Entre os materiais estão pilhas, lâmpadas, óleo contaminado, entre outros


Preocupada em destinar corretamente os resíduos especiais que gera, a Companhia de Saneamento Ambiental do Distrito Federal (Caesb) realizou a coleta desse material. Anualmente, cerca de oito toneladas desses resíduos são recolhidas na Caesb. Podem ser enquadradas nessa categoria materiais laboratoriais como soluções utilizadas nas análises químicas, lâmpadas, óleos contaminados, estopas, pilhas e baterias.
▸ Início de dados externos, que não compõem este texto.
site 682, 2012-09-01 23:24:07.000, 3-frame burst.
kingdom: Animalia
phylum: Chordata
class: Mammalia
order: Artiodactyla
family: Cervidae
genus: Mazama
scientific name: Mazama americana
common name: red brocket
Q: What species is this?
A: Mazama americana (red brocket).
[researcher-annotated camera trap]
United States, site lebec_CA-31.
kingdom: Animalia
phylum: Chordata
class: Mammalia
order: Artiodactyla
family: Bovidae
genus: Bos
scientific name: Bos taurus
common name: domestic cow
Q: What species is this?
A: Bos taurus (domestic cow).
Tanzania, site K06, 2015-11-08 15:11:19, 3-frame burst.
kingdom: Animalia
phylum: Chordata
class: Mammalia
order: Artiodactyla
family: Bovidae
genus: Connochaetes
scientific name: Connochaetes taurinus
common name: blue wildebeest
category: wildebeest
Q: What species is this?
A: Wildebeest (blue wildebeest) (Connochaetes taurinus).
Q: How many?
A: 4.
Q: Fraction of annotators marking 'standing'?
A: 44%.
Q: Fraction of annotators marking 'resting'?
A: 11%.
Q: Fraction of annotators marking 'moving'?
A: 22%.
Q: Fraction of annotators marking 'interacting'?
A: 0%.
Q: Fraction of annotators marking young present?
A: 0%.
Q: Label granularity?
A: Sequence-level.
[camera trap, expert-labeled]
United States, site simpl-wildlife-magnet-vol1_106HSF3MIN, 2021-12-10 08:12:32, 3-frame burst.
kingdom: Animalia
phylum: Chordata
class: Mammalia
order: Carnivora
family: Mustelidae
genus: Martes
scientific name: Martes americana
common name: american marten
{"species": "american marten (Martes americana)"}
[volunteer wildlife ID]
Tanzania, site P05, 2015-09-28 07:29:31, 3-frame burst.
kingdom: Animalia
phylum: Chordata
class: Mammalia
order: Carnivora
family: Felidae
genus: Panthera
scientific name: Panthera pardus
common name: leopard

Pautada em um processo de melhoria contínua, a Caesb vem, ao longo dos anos, implantando e modernizando a rotina de destinação e coleta de resíduos de forma regular. O engenheiro civil da Gerência de Gestão Ambiental Corporativa da Caesb, Marcelo Braga, responsável pelo serviço, explica que a coleta foi implantada de forma sistemática e que todos os envolvidos sabem o que devem fazer com os resíduos gerados. “A contratação de uma empresa coletora, com recolhimento de forma programada, criou uma rotina onde há a destinação ambientalmente adequada dos resíduos, de acordo com a legislação vigente”, esclarece.

O assessor de Meio Ambiente e Recursos Hídricos da Caesb, Vladimir Puntel, relata que a coleta de resíduos especiais foi uma das ações importantes contempladas no Sistema de Gestão Ambiental, implantado pela Companhia. “A partir de 1998, a Caesb passou a adotar uma Política Ambiental com base nas instruções da norma ABNT NBR ISO 14001, para o controle do atendimento dos requisitos legais ambientais e monitoramento dos processos”, completa.

Em dois anos e meio, desde a assinatura do contrato, foram recolhidos cerca de 20 mil quilos de resíduos laboratoriais, 19 mil lâmpadas, 3 mil litros de óleos contaminados, 54 quilos de estopa,
184 quilos de pilhas e 14 quilos de baterias. A coleta do material é feita de duas a três vezes por ano por uma empresa contratada que possui profissionais treinados e especializados nesse tipo de serviço. Os resíduos são destinados para incineradores ou aterros industriais específicos para esse fim.